## Task requirements
Give again the line that contains "Beatriz Escalante holds", plus every line after it to the end of the records, unchanged.

## Information shown
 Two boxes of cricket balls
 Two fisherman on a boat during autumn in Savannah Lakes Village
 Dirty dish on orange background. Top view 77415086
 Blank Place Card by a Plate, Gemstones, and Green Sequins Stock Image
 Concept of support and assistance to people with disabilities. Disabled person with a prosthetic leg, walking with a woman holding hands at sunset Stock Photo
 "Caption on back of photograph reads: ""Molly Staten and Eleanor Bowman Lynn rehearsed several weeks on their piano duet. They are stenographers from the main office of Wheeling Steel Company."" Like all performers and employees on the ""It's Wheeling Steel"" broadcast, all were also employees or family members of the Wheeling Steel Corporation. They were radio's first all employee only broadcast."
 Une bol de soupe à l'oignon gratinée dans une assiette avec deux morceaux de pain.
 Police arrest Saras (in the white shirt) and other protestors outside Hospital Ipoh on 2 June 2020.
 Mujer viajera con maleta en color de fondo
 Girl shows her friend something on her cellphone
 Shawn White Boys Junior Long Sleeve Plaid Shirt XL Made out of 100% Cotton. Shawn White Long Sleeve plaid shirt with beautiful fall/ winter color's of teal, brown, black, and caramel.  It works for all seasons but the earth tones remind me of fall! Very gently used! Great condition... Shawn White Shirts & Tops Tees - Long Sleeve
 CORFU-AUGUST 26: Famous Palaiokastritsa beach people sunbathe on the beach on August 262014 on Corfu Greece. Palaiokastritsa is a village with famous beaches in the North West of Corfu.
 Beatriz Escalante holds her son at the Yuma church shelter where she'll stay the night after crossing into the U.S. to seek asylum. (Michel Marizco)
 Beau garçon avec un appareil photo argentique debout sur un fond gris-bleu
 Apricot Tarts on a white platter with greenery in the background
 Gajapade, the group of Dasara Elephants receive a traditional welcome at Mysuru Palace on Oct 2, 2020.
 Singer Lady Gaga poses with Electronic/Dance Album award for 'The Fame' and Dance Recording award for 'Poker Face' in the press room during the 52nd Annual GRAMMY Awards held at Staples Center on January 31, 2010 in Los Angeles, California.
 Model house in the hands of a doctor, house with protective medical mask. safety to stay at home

## Output for this task
 Beatriz Escalante holds her son at the Yuma church shelter where she'll stay the night after crossing into the U.S. to seek asylum. (Michel Marizco)
 Beau garçon avec un appareil photo argentique debout sur un fond gris-bleu
 Apricot Tarts on a white platter with greenery in the background
 Gajapade, the group of Dasara Elephants receive a traditional welcome at Mysuru Palace on Oct 2, 2020.
 Singer Lady Gaga poses with Electronic/Dance Album award for 'The Fame' and Dance Recording award for 'Poker Face' in the press room during the 52nd Annual GRAMMY Awards held at Staples Center on January 31, 2010 in Los Angeles, California.
 Model house in the hands of a doctor, house with protective medical mask. safety to stay at home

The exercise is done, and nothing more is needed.